Tutt'intorno alla conca si affacciano imponenti le più alte vette del massiccio del Bernina: il Piz Roseg (3936 m), il Piz Scerscen (3971 m) e l'anticima del Pizzo Bernina stesso (4020 m).

Risalendo lungo il sentiero che percorre la gola, si attraversano rocce di colore verde scuro - le serpentiniti - coperte da una patina bruna talora con striature rossastre; le vene di crisotilo - un minerale silicato di aspetto fibroso, da cui si ricava l'amianto - frequenti entro queste rocce sono state nei secoli scorsi sfruttate sino a queste quote: tutt'ora sono riconoscibili lungo il versante sinistro imbocchi di gallerie ormai murate, discariche, ruderi di edifici e di vecchi macchinari, legati a un'intensa attività estrattiva, oggi esaurita.

Il fondovalle appare invece modellato da imponenti depressioni a pozzo, analoghe alle cosiddette "marmitte dei giganti", intervallate a rocce emergenti dal torrente e levigate in bizzarre forme, tutte conseguenza del veloce scorrimento di acque in pressione, cariche di detriti, al di sotto della lingua glaciale che durante le glaciazioni maggiori scendeva sino a confluire con quella della valle principale.

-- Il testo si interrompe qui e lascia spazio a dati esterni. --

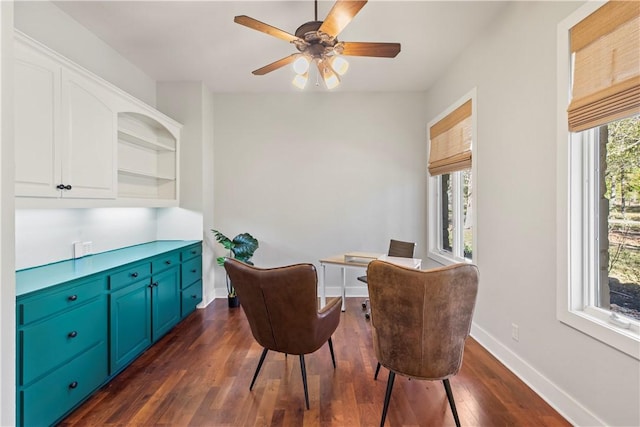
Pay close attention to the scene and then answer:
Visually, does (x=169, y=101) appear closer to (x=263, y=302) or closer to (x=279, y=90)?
(x=279, y=90)

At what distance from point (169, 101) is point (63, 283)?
291 cm

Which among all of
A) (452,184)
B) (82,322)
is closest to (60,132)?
(82,322)

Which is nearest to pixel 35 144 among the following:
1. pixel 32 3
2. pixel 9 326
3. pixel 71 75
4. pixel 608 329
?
pixel 71 75

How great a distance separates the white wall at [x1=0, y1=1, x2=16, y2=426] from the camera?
0.88 m

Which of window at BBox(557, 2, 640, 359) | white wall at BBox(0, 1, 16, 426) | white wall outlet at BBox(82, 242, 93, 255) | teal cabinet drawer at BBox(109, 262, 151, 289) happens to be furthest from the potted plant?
window at BBox(557, 2, 640, 359)

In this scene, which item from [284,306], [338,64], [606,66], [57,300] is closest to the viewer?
[606,66]

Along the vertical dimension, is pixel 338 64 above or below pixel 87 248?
above

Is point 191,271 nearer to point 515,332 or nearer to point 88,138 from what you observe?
point 88,138

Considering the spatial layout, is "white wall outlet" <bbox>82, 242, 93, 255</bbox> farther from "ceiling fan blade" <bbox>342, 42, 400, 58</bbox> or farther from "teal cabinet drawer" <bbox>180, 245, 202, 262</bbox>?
"ceiling fan blade" <bbox>342, 42, 400, 58</bbox>

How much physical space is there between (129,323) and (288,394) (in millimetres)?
1394

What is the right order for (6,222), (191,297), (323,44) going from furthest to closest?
(191,297) → (323,44) → (6,222)

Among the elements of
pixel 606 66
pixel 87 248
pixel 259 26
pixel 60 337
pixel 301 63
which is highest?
pixel 259 26

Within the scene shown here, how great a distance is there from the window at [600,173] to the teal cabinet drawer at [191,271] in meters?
3.40

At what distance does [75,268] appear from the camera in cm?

Verso la testata della Valle di Scerscen, la visuale si apre su di un ampio panorama, caratterizzato da estesi contrafforti di rocce montonate intervallati da valli sospese e campi di detriti modellati in imponenti cordoni morenici, che segnano l'estensione delle lingue glaciali durante le ultime fasi della Piccola Età Glaciale. Più sopra, due ampi circhi ospitano ciò che rimane di questi grandi apparati: le due Vedrette di Scerscen inferiore, a occidente, e di Scerscen superiore a settentrione, che assieme coprono attualmente un’area di non più di una decina di chilometri quadrati.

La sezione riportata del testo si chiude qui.